Izaak Walton (1593-1683)

Izaak Walton (1593-1683)

Izaak Walton (9 August 1593 15 December 1683) was an English writer. Best known as the author of The Compleat Angler, he also wrote a number of short biographies which have been collected under the title of Walton's Lives.



[The Compleat Angler]


Tags: djuna barnes  charlotte lennox  john kessel  thomas hill  earl derr biggers  henri grgoire  giambattista della porta  frances a roe  dewitt parker  mack reynolds  

Thursday, January 28, 2010

Geoff Chapple

Geoff Chapple

Geoff Chapple is a New Zealand author and journalist. His article in a Sunday newspaper began the volunteer movement to put in place a New Zealand-long walking track. He mapped the track, then walked it and wrote the book 'Te Araroa - The New Zealand Trail' (Random House 2002). He founded Te Araroa Trust, the organisation that began construction of the various links for a continuous off-road track 2,920 kilometres long. Chapple was also a member of the music group From Scratch. Chapple was a leading figure in the anti-apartheid protests surrounding the 1981 springbok rugby tour. In 1984 Geoff Chapple published The Tour, a book chronicling the above events from the protesters perspective.
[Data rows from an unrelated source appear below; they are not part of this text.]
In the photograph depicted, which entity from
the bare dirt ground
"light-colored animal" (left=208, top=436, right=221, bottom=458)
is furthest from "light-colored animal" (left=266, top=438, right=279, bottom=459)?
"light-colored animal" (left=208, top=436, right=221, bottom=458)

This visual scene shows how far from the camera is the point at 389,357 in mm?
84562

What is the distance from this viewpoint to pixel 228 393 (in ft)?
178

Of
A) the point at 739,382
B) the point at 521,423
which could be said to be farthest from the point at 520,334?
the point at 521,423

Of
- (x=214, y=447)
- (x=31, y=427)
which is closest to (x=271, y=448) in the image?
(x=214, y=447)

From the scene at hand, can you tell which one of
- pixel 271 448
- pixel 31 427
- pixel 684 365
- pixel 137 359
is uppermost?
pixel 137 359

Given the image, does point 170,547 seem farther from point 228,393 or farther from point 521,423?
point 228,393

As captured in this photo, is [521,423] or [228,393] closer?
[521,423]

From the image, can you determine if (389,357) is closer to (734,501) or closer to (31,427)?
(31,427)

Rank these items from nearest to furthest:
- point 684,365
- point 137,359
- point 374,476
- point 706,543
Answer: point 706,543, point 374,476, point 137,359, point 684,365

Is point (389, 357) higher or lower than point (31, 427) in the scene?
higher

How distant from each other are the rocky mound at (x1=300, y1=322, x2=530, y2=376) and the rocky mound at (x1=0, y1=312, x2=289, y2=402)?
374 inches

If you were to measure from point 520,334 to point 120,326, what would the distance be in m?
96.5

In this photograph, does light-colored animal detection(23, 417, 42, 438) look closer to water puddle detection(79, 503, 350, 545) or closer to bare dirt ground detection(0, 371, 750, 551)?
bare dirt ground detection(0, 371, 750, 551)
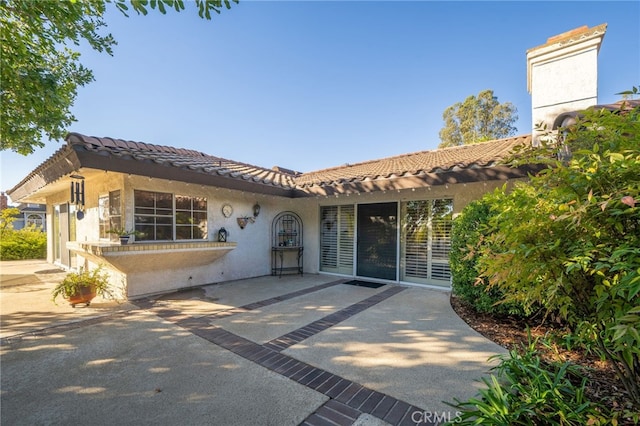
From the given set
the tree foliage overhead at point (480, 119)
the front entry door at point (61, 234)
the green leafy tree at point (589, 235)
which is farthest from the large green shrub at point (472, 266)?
the tree foliage overhead at point (480, 119)

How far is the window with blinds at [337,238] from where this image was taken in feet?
29.2

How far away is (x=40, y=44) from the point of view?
4918 mm

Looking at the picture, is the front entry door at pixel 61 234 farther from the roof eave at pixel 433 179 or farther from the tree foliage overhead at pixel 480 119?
the tree foliage overhead at pixel 480 119

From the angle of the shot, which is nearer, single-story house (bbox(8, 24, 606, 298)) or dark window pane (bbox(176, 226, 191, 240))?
single-story house (bbox(8, 24, 606, 298))

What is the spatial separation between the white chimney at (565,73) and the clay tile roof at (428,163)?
977mm

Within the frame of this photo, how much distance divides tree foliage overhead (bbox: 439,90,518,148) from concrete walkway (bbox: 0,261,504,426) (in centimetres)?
2102

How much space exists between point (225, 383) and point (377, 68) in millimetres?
10115

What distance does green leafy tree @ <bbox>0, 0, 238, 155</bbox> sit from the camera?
3.63 meters

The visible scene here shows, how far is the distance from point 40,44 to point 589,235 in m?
8.48

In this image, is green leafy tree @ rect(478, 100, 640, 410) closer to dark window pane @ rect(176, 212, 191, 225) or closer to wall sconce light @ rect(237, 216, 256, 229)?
dark window pane @ rect(176, 212, 191, 225)

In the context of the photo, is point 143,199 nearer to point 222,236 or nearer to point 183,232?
point 183,232

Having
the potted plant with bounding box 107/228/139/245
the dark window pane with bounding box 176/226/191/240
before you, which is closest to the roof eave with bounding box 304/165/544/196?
the dark window pane with bounding box 176/226/191/240

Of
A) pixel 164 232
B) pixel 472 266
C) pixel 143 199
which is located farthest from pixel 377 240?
pixel 143 199

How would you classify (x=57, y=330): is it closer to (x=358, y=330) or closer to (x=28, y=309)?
(x=28, y=309)
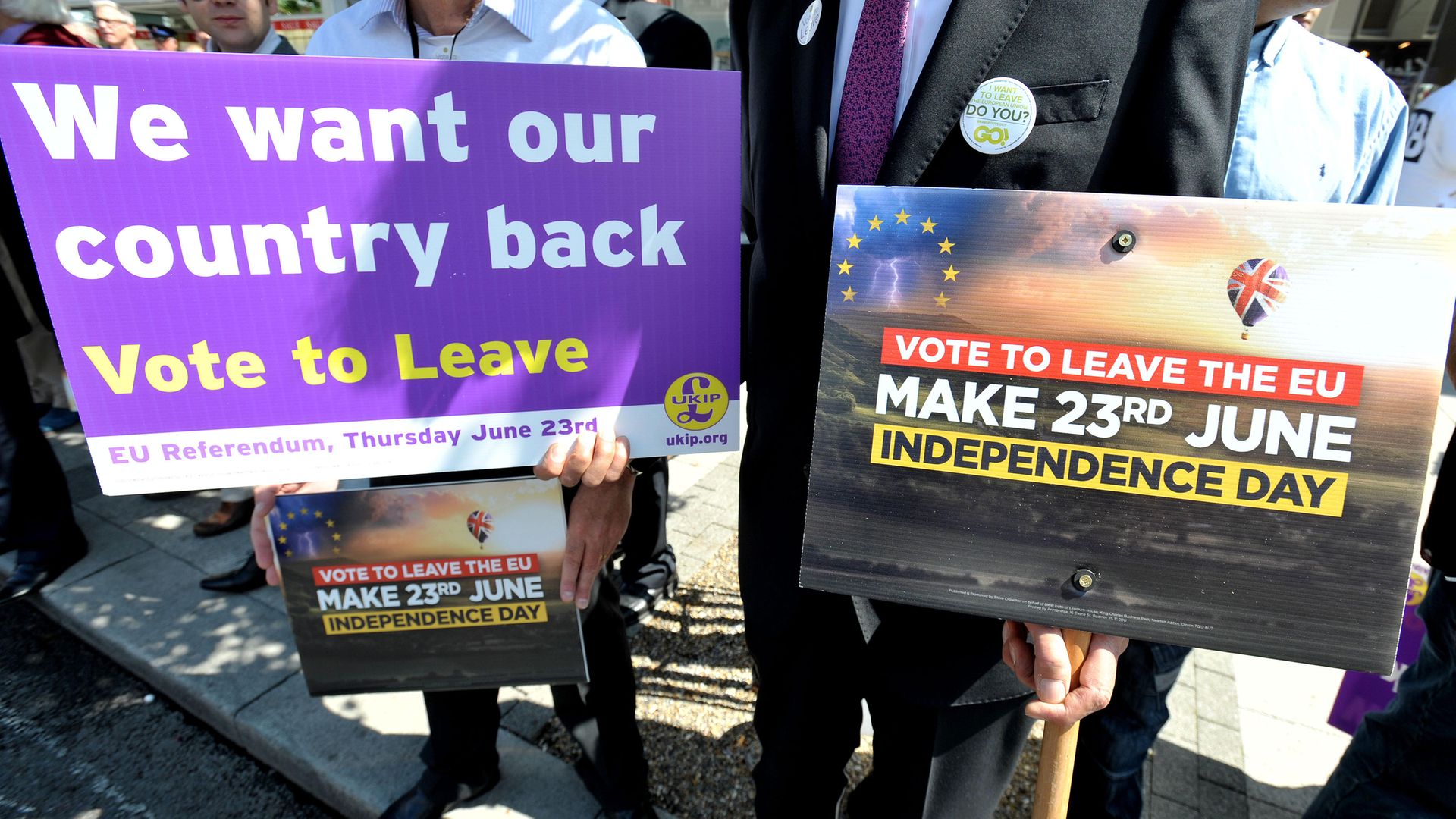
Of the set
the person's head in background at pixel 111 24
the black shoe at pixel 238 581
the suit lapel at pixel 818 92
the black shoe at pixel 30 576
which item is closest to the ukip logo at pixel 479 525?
the suit lapel at pixel 818 92

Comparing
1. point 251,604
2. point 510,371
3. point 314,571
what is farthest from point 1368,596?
point 251,604

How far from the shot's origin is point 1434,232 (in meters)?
0.86

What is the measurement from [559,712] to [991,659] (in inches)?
53.8

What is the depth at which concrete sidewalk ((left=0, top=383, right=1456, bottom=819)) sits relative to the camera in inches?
94.9

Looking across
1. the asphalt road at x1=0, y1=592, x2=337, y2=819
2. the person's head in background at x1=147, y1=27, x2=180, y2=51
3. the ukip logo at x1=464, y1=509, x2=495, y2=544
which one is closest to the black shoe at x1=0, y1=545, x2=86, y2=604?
the asphalt road at x1=0, y1=592, x2=337, y2=819

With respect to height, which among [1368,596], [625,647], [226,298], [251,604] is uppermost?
[226,298]

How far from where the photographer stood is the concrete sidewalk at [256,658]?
2.48 meters

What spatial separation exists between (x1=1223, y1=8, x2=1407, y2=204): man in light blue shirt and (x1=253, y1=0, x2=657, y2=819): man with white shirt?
138cm

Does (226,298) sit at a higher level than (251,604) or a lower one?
higher

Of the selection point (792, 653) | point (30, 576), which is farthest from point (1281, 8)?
point (30, 576)

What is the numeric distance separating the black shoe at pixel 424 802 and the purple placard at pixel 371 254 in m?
1.36

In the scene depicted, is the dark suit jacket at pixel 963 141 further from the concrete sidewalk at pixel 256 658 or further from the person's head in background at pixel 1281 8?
the concrete sidewalk at pixel 256 658

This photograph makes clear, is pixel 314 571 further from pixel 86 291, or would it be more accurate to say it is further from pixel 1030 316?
pixel 1030 316

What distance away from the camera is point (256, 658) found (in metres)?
3.05
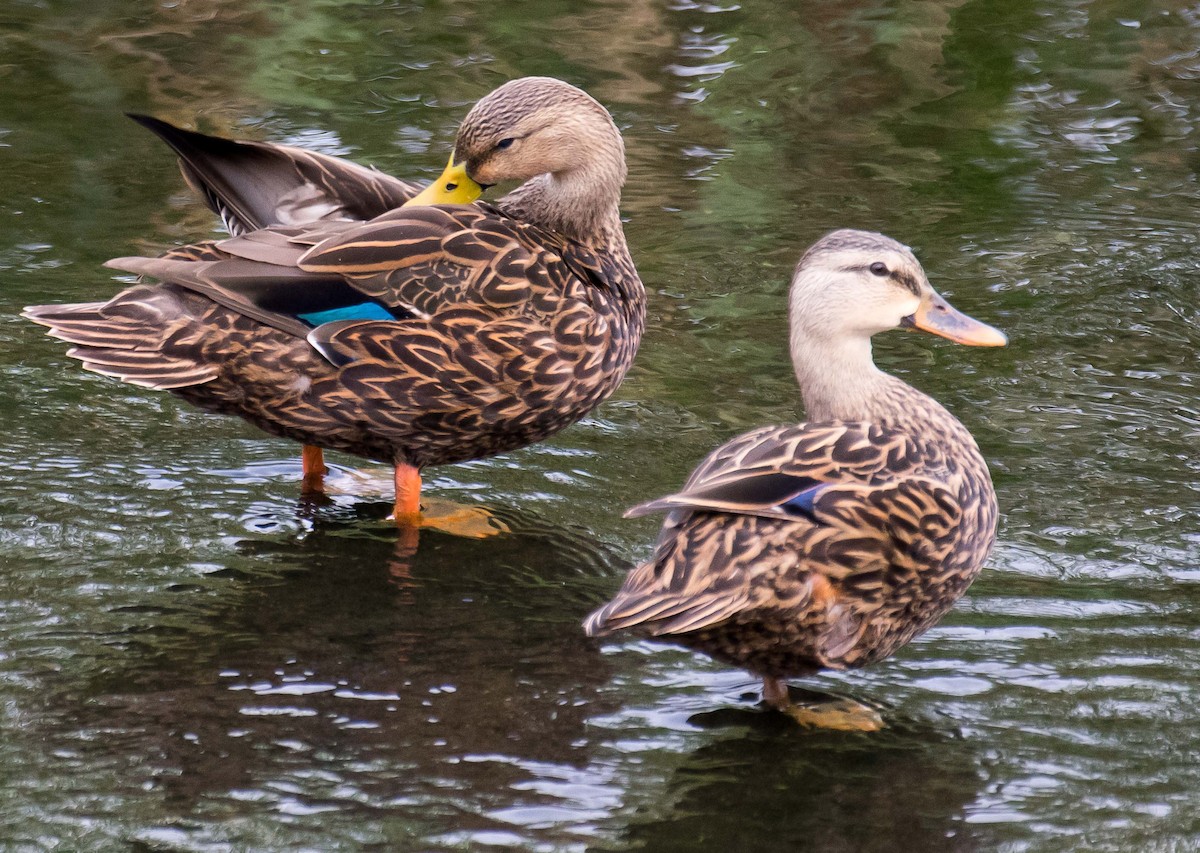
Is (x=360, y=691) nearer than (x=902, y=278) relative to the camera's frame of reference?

[The Fertility Of The Unfit]

Robertson Davies

Robertson Davies (1913-1995)

Robertson Davies (1913-1995) title=

William Robertson Davies, CC, O. Ont, FRSC, FRSL (born August 28, 1913, at Thamesville, Ontario, and died December 2, 1995 at Orangeville, Ontario) was a Canadian novelist, playwright, critic, journalist, and professor. He was one of Canada's best-known and most popular authors, and one of its most distinguished "men of letters", a term Davies is variously said to have gladly accepted for himself and to have detested. Davies was the founding Master of Massey College, a graduate residential college associated with the University of Toronto.



[Foliage Various Poems]


Tags: daniel collins  alexander kinglake  george william thomson  william gilbert  henry savage  george fitch  mary mitford  william cleaver  aline murray kilmer  cale young rice  

John Lewis

John Lewis

John Lewis (January 17, 1858 - May 18, 1935) was a Canadian author and journalist who was, variously, editor of the Toronto Daily Star and the Toronto Globe and served in the Canadian Senate for the last ten years of his life. Lewis' father, John, was a Welshman who immigrated to Canada and worked as a teacher and school principal. Lewis himself was born on Bay Street in Toronto, Ontario, a few yards from the future site of Toronto's Old City Hall.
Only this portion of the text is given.